Les difficultés surviennent, progressivement et s’accumulant, lorsque ces processus types et « best practices » sont confrontés avec la réalité du terrain opérationnel et du métier propre à l’entreprise, et aux spécificités de ses processus.
L’activité de « conduite du changement » prévue dans le projet est dans les faits limitée à l’apprentissage mécanique par les acteurs opérationnels des différentes interfaces et de la navigation à l’aveugle entre celles-ci.
La conséquence, douloureuse, apparaît généralement à la mise en exploitation (« 75 % des entreprises ont constaté une baisse modérée à importante de leur productivité »).
Par rapport à cette situation pathologique, quel traitement traumatique post-ERP appliquer ? Nous proposons un traitement en deux phases :
- traitement symptomatique d’urgence, pour obtenir une situation opérationnelle satisfaisante et stabilisée,
- traitement curatif de fond, une transformation radicale pour obtenir la meilleure valorisation des investissements technologiques réalisés.

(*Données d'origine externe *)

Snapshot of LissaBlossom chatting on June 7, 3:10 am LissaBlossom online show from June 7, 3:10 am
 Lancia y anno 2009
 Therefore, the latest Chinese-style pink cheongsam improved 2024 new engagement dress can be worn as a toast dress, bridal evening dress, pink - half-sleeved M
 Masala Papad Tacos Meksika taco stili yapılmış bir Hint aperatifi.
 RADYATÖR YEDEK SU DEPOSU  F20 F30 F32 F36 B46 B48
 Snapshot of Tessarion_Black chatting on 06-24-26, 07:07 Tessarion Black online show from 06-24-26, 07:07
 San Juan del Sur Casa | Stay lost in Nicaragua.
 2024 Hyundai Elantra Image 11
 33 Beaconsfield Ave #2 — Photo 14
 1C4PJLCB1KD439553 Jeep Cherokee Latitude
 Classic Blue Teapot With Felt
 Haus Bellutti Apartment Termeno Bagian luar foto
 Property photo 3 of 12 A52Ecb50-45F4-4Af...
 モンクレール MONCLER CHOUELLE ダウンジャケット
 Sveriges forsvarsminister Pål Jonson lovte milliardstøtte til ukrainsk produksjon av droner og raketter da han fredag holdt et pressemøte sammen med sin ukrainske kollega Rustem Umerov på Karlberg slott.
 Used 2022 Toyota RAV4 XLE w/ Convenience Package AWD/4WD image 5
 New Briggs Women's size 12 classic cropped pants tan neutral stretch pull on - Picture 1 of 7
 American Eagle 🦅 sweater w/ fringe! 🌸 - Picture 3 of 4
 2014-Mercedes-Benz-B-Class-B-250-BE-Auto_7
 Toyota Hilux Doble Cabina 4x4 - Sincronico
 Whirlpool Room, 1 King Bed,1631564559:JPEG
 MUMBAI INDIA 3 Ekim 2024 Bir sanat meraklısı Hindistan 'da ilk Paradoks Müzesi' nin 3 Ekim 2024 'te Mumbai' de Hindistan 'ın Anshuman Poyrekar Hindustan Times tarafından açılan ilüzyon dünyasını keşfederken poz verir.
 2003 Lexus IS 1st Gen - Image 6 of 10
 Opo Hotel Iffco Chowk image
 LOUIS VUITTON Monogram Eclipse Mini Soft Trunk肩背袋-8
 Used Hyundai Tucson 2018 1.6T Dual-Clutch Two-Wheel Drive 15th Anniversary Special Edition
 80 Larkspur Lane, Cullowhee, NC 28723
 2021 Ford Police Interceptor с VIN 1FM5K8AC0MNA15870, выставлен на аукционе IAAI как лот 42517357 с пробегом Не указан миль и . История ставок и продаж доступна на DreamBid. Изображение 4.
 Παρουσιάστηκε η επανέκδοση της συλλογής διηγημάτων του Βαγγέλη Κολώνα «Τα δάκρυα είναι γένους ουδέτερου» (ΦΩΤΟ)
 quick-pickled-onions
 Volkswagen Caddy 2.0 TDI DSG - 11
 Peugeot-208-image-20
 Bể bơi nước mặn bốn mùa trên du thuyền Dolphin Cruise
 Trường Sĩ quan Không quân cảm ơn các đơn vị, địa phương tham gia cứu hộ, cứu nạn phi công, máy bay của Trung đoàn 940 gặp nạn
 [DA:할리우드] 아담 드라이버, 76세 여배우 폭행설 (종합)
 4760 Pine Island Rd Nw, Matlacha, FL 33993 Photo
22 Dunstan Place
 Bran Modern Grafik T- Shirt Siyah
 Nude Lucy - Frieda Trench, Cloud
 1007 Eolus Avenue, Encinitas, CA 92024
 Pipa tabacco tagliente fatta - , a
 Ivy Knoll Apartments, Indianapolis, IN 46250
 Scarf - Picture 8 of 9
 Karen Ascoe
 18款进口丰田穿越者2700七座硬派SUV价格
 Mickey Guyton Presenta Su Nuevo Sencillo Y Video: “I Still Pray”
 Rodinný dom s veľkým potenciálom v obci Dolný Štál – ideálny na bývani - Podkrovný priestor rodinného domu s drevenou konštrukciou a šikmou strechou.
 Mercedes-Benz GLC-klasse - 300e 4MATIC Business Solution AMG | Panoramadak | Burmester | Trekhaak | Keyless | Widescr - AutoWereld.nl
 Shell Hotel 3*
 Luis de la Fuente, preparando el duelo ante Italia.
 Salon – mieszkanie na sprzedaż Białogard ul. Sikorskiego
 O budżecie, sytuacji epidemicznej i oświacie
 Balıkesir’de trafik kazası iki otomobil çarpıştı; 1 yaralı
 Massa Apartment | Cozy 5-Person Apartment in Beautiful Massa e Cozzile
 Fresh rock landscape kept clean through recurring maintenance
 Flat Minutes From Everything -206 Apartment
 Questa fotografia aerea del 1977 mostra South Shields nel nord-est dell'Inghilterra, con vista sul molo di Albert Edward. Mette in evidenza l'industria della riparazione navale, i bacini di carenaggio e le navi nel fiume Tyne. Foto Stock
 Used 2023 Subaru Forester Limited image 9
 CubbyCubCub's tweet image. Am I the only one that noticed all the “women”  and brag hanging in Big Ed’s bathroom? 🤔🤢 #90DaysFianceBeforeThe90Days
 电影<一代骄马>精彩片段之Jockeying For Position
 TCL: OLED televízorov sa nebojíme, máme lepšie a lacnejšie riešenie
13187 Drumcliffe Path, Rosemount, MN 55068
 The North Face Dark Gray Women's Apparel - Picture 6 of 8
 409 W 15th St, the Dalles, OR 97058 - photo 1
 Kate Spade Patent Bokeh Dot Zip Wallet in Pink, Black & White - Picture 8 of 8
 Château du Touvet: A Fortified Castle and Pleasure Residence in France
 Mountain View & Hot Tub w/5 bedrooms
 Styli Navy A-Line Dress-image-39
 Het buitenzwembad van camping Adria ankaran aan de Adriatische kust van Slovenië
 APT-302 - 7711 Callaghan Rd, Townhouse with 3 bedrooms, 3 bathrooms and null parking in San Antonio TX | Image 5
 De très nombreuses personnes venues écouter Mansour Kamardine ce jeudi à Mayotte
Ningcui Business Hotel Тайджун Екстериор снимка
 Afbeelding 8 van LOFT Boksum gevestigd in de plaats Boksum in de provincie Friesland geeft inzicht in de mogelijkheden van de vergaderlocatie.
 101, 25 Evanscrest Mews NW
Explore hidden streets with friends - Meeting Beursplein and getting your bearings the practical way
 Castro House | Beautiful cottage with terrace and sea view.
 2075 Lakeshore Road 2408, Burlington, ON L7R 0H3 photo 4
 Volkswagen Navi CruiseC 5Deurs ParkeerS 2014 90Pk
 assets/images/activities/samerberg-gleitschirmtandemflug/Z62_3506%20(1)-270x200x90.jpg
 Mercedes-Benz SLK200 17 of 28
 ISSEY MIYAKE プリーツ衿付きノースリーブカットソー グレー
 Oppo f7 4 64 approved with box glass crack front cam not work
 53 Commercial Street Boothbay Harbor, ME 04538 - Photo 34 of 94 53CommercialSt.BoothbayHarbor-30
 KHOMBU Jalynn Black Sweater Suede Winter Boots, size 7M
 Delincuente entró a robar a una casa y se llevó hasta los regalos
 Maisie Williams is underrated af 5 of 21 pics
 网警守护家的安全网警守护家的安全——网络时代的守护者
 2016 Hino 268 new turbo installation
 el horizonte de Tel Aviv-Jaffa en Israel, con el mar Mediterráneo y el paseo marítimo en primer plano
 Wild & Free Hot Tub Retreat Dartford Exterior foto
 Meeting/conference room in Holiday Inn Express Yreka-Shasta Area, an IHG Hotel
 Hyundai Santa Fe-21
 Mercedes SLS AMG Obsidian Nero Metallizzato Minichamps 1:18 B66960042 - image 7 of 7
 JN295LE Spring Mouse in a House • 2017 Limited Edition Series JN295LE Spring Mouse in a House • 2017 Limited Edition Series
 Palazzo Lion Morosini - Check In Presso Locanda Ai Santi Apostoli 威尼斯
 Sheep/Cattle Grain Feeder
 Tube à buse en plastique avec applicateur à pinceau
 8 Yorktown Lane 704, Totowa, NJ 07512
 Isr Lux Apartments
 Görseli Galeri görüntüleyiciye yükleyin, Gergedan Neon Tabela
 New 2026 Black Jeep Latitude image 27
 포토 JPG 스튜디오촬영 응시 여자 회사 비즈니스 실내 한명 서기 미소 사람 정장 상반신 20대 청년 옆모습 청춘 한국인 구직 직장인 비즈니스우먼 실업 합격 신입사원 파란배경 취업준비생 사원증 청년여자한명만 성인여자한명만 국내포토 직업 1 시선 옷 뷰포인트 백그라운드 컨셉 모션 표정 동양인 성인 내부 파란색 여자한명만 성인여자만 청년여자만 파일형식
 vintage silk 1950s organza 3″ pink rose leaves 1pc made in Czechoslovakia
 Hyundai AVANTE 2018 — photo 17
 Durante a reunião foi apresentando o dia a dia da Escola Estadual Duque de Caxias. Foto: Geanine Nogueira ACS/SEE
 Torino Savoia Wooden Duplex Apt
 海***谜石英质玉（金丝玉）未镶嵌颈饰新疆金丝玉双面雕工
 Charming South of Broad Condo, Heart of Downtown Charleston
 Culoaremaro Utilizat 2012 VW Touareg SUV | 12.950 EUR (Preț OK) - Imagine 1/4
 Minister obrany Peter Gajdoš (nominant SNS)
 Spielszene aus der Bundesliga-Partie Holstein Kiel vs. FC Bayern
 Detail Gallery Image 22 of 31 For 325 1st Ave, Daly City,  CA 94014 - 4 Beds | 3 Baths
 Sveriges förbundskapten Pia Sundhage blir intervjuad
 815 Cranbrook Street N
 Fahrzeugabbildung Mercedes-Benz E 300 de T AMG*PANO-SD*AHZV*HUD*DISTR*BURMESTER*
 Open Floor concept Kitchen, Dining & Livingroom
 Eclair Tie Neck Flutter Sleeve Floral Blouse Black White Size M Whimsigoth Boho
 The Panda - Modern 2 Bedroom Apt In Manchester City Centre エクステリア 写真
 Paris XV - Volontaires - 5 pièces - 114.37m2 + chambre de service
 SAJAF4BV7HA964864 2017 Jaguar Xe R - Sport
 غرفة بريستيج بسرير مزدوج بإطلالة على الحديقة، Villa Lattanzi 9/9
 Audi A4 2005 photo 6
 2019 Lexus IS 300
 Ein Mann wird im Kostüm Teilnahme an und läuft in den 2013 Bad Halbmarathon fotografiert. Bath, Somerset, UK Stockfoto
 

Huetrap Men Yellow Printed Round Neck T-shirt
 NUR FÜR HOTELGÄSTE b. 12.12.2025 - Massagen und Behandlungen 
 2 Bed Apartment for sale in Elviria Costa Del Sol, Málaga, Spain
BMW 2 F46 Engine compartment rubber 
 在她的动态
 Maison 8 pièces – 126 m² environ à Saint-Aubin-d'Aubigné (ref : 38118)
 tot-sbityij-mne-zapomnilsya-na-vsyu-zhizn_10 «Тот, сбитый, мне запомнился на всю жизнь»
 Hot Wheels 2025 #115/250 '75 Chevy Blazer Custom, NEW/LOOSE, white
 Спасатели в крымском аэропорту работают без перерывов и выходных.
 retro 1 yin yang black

Le traitement symptomatique d’urgence
L’analyse de la situation au niveau « terrain » (avec les acteurs utilisant le système) permet de séparer les dysfonctionnements et écarts fonctionnels selon trois classes « d’écart », avec leurs remèdes appropriés :
- écart de formation, d’appropriation (les fonctionnalités requises sont présentes et adéquates, mais mal utilisées),
- écart d’organisation/d’ajustement des processus (pratiques actuelles non conformes aux meilleures pratiques),
- écarts de fonctionnalités (« trous fonctionnels ») mineurs, avec adaptations ne remettant pas en cause le « core model ».
Ce traitement curatif permet de maîtriser la situation, de retrouver un fonctionnement opérationnel satisfaisant (même s’il reste sous-optimal).
Le traitement de fond, la transformation radicale
La démarche proposée rejoint alors le programme stratégique de transformation présenté précédemment. Il est probable qu’une partie des investissements technologiques et informatiques engagés seront alors en partie « récupérés » et valorisés, et qu’une autre partie devra être abandonnée (cette partie du traitement peut apparaître difficile du point de vue « managérial », car remettant en cause des choix et solutions technologiques qui viennent d’être implantés sans être rentabilisés).
En synthèse
Le message clef est la nécessité de retour aux « basiques » de l’excellence opérationnelle (maîtriser ses processus clefs, réduire les coûts, produire de la valeur, améliorer le service client) qui sont les éléments déterminants de la performance économique et financière (le retour sur investissement), la technologie étant un moyen stratégique au service de cette excellence opérationnelle et devant donc s’adapter aux métiers de l’entreprise (et non l’inverse !).